Los énfasis son míos.

La conclusión es evidente: la libertad de información y el derecho a recibirla por el eventual interés público de la noticia no legitiman ni amparan la difusión de noticias ilícitamente obtenidas y tampoco la conducta de quien teniendo un deber de reserva lo infringe.

Muchas veces esa ilicitud en la obtención de la información no podrá ser demostrada, e incluso puede que no haya indicios de la misma -indicios, no meras conjeturas-, lo que con frecuencia dificulta la persecución penal de hechos de indudable trascendencia criminal. Pero aquí sí hay tales indicios: la propia noticia dice que su fuente procede de la Fiscalía. Una cosa es el derecho del periodista a informar -que no es tal cuando la información se obtiene con origen en un acto ilegal- y otra, muy distinta, que ese derecho pueda legitimar o, cuando menos, lenificar la responsabilidad inherente al quebrantamiento del deber de secreto o de reserva por funcionarios o autoridades del Estado. En este sentido, tengo que decir que la constatación que hace el Auto mayoritario de lo que habitualmente sucede en Gabinetes de Prensa en absoluto permite sostener, cual si de un axioma se tratase, la compatibilidad entre la realidad cotidiana y los derechos fundamentales de los afectados por esa realidad.

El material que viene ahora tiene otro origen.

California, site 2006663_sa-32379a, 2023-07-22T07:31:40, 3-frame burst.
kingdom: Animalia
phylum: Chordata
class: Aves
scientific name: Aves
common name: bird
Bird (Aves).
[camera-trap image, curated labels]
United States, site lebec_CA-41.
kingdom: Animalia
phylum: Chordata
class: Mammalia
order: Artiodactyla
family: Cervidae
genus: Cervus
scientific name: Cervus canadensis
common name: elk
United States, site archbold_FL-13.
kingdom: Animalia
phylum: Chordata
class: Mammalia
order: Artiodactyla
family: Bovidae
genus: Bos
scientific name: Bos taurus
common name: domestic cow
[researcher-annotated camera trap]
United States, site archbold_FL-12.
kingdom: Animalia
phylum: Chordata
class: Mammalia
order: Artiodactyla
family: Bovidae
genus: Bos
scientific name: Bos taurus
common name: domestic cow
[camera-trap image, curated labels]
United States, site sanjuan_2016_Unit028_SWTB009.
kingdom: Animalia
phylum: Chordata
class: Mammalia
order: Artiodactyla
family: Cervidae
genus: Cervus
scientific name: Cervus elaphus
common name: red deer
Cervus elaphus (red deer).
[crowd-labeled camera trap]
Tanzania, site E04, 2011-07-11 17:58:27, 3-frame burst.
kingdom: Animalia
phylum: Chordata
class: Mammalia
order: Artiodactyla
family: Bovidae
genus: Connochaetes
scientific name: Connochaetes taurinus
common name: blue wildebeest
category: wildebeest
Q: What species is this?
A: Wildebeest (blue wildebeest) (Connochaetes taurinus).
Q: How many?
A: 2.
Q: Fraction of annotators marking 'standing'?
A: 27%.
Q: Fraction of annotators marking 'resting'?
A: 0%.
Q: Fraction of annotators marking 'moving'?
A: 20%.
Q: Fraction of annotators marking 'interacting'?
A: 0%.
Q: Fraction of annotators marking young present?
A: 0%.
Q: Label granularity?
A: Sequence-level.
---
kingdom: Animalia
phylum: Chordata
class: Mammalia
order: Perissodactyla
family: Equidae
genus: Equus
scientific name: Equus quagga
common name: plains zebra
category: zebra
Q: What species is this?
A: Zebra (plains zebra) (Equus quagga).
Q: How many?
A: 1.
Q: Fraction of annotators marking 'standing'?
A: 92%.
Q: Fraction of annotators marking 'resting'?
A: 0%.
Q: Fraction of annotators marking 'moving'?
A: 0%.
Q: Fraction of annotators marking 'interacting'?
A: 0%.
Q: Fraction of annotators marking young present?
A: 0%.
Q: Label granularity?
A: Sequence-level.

El secreto, el deber de reserva no significa que el informador no pueda investigar y, en su caso, publicar sobre hechos que sean objeto de investigación por la Fiscalía o por el Instructor -de hechos habla la STC 13/1985; y aun así con las restricciones que puedan resultar de la afectación de otros derechos fundamentales; piénsese, v.gr., en el poco discutible caso de la revelación de la identidad de un testigo protegido. Sin embargo, la existencia misma de las Diligencias de Investigación de la Fiscalía, la persona del investigado y el contenido de esas diligencias son estrictamente reservados -salvo para el propio investigado, para que pueda defenderse y, con restricciones, para la víctima; y el indiciario quebrantamiento de ese deber por una autoridad o funcionario público llamado a observarlo, ante una previsión legal categórica de reserva, no es, prima facie,irrelevante penalmente, ni legitima la información periodística obtenida y difundida por mor de ese quebrantamiento.

En conclusión: a mi parecer, esta Sala debió confirmar la naturaleza, gravedad y circunstancias de los hechos denunciados, y las personas que en ellos han intervenido, por lo que estimo que lo procedente hubiera sido, de conformidad con lo dispuesto en los arts. 757, 774 y 777.1 LECrim, admitir a trámite la querella interpuesta por D. Patricio, al efecto de que se practicasen las diligencias encaminadas a esa determinación y sin perjuicio de lo que de ellas pudiera resultar.

En Madrid, a 12 de febrero de 2025.

Jesús María Santos Vijande.

DILIGENCIA.-Seguidamente se cumple lo acordado.- Doy fé.

La difusión del texto de esta resolución a partes no interesadas en el proceso en el que ha sido dictada sólo podrá llevarse a cabo previa disociación de los datos de carácter personal que los mismos contuvieran y con pleno respeto al derecho a la intimidad, a los derechos de las personas que requieran un especial deber de tutela o a la garantía del anonimato de las víctimas o perjudicados, cuando proceda.

Los datos personales incluidos en esta resolución no podrán ser cedidos, ni comunicados con fines contrarios a las leyes.